Graphene, a one-atom–thick form of graphite, has been hailed as a wonder material. Surging at a strong pace, cost-effective printing techniques have already been exploiting graphene phenomenal properties to ultimately develop more complex electronic devices. But for all its promise as a material for well-miniaturised, flexible and transparent devices, further studies into graphene-based hybrid structures with tailor-made properties are required.

Against this backdrop, scientists initiated the EU-funded project 'Graphene supramolecular electronics: A life-long training career development project' (GREAT). The project team sought to tune graphene properties by functionalising them with organic molecules. Compared to pure graphene, such graphene–organic hybrid structures have superior properties, including improved conductivity, charge mobility and mechanical strength.

Scientists designed and optimised low-cost and scalable processes to obtain liquid-phase exfoliated graphene dispersions. Different organic molecules that acted as functional groups were studied and characterised, with alkanes and long aliphatic chain molecules resulting in high-yield production of single-layer graphene.

GREAT employed wet processing techniques to produce dispersions of functionalised graphene, thus obtaining thin hybrid films of approximately 100 nm. By varying the end-groups of the organic molecules used in the exfoliation process, scientists could obtain stimuli-responsive graphene–organic hybrid materials that hold potential for multifunctional electronics.

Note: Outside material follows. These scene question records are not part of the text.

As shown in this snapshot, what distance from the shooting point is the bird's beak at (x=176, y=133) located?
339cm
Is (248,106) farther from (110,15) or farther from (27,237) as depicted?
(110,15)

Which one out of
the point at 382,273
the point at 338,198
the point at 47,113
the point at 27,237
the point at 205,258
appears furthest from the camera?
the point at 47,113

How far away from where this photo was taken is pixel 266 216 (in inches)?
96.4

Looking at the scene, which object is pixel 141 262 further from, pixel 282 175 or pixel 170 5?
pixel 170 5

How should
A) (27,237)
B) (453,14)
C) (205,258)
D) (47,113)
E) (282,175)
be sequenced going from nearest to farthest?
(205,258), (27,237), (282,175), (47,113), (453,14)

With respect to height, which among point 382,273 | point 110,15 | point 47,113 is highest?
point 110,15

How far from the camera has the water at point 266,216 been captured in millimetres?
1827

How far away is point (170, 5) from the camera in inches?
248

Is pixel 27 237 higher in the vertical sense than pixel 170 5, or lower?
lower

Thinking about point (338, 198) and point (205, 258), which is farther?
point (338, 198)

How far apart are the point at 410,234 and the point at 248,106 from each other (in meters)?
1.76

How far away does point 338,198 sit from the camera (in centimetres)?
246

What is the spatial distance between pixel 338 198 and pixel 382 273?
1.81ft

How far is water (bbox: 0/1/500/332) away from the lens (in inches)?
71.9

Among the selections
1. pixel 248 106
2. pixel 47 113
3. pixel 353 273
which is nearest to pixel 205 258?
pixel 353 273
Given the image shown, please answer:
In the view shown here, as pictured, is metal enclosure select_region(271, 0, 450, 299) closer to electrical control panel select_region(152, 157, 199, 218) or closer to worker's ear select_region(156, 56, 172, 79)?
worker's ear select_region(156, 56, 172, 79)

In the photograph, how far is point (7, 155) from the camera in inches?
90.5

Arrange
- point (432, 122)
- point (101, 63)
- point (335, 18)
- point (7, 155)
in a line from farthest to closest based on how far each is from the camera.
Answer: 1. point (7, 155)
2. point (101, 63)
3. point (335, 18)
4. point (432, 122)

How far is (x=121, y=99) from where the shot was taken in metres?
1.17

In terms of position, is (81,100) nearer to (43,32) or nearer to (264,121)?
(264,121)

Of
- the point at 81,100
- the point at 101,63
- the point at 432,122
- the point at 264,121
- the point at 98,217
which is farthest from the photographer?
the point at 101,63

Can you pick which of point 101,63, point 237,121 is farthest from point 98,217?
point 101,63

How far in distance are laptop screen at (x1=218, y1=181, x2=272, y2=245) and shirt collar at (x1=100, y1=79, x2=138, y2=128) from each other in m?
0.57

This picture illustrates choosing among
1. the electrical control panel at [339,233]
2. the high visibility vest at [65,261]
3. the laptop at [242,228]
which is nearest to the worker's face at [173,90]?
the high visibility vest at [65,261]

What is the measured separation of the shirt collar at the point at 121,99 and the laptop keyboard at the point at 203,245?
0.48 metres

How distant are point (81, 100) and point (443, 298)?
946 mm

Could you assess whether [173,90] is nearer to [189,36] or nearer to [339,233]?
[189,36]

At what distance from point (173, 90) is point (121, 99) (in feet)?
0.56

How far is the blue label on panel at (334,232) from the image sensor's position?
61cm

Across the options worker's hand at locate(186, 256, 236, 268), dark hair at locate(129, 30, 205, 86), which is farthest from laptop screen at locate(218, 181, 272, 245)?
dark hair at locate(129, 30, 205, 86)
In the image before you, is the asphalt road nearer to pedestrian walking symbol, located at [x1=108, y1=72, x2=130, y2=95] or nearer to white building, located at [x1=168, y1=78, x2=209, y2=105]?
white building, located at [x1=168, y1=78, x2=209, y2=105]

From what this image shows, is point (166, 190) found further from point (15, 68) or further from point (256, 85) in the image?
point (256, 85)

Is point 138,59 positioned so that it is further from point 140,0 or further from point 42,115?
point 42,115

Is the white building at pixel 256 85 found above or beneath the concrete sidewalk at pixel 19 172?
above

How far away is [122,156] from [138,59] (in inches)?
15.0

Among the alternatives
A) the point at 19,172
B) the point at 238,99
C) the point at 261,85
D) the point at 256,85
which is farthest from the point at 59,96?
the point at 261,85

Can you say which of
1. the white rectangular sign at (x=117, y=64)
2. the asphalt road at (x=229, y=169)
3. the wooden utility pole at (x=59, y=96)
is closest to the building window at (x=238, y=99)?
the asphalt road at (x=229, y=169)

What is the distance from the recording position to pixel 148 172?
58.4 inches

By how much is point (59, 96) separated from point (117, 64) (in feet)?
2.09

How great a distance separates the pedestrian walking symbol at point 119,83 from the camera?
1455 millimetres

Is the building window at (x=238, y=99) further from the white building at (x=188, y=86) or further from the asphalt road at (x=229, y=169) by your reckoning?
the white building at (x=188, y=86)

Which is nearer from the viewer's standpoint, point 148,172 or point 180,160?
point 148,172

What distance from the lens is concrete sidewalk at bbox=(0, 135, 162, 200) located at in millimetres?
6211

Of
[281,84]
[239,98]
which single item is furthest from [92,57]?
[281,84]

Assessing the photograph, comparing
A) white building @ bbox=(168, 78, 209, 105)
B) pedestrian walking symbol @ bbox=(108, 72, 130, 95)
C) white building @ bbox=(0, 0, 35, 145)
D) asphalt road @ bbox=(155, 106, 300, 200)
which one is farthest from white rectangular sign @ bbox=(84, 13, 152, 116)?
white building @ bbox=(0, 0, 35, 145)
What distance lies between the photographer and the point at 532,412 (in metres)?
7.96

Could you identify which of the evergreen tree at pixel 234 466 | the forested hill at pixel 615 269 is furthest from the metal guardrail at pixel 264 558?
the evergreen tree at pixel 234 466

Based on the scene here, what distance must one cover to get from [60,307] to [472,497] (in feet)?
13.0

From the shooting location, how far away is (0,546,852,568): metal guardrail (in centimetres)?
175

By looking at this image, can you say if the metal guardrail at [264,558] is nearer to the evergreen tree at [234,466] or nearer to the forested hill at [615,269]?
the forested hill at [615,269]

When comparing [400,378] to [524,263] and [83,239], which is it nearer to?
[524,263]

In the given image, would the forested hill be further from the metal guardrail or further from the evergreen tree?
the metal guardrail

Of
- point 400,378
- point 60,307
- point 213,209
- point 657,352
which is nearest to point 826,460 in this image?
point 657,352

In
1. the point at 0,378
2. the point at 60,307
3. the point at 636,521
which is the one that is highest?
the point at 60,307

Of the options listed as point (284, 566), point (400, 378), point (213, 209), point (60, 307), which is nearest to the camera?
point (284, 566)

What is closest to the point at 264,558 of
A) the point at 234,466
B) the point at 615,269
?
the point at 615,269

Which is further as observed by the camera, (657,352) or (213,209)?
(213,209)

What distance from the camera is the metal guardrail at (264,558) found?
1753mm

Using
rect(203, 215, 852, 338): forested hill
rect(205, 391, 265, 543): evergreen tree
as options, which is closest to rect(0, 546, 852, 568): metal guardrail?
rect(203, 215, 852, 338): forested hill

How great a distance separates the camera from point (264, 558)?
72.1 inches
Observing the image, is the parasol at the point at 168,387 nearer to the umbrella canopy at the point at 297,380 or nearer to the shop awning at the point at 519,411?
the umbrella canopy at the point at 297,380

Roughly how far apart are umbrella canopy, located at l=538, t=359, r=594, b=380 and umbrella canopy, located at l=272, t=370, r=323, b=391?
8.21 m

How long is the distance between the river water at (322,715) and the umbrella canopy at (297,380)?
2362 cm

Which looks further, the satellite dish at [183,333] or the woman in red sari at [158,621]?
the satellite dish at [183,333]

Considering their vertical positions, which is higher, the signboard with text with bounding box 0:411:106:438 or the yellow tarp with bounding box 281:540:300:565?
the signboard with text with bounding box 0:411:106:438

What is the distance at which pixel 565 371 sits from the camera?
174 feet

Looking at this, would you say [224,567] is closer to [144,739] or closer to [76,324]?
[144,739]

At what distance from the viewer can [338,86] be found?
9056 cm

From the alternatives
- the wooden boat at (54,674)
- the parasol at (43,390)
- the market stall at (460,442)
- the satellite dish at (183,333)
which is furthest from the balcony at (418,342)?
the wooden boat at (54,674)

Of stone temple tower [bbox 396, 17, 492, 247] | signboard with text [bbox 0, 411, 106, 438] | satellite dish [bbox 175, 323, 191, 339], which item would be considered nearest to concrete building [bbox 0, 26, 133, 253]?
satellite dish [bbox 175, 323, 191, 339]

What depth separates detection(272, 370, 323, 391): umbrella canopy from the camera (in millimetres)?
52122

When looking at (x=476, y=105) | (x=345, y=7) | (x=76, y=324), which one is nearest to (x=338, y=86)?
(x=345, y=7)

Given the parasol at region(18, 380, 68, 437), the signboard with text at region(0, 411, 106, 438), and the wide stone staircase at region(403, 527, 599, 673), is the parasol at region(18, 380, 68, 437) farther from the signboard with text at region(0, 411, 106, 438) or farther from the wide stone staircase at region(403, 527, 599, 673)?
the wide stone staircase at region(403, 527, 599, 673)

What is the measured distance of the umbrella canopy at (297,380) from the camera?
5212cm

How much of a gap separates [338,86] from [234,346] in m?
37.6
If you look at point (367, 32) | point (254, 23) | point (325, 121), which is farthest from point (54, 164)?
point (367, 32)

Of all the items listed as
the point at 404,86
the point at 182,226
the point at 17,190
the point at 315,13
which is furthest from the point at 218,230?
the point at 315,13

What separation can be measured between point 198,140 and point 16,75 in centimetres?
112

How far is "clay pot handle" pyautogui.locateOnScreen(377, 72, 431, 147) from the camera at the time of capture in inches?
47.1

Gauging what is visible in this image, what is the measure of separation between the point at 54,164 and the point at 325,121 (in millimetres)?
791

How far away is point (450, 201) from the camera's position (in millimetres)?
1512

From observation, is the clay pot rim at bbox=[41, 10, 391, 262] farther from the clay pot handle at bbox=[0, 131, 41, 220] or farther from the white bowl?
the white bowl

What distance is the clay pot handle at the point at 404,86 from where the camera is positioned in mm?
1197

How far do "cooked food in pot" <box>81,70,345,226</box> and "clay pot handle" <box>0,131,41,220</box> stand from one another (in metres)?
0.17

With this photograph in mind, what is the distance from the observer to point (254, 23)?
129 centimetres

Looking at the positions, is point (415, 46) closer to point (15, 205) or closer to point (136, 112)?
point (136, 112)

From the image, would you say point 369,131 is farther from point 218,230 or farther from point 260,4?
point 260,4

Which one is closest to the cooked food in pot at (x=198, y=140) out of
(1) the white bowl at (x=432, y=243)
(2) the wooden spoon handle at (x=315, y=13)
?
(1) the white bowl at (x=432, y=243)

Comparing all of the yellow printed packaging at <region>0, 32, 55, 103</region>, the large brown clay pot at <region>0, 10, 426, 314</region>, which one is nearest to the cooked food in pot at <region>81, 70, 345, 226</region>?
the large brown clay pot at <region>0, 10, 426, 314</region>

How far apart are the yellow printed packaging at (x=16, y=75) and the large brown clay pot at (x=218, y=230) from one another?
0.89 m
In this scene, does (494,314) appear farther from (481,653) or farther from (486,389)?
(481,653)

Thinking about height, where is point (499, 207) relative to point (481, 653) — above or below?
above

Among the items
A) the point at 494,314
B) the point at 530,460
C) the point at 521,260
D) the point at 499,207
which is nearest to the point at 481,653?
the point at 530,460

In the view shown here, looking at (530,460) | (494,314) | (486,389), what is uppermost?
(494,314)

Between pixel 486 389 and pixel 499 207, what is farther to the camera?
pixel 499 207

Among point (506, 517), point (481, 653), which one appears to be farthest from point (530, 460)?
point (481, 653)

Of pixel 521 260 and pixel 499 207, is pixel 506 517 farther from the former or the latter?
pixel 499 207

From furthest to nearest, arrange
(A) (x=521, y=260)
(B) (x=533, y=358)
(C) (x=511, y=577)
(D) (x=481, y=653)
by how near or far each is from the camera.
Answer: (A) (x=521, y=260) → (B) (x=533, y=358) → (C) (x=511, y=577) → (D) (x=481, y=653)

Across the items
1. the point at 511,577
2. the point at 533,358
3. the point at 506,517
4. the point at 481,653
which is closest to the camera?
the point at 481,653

In particular, photochromic molecules were found to have a great impact on graphene-based optoelectronic switches. Furthermore, in two-terminal device configurations, the electrical properties of thin graphene–azobenzene hybrid films could be reversibly modulated by alternating ultraviolet and visible light irradiation cycles.

GREAT significantly contributed to a molecular-scale understanding of innovating technologies based on organic electronics that could replace those we use today. The developed graphene–organic hybrid systems also hold great promise for light-activated memory switches and high-sensitivity photosensors.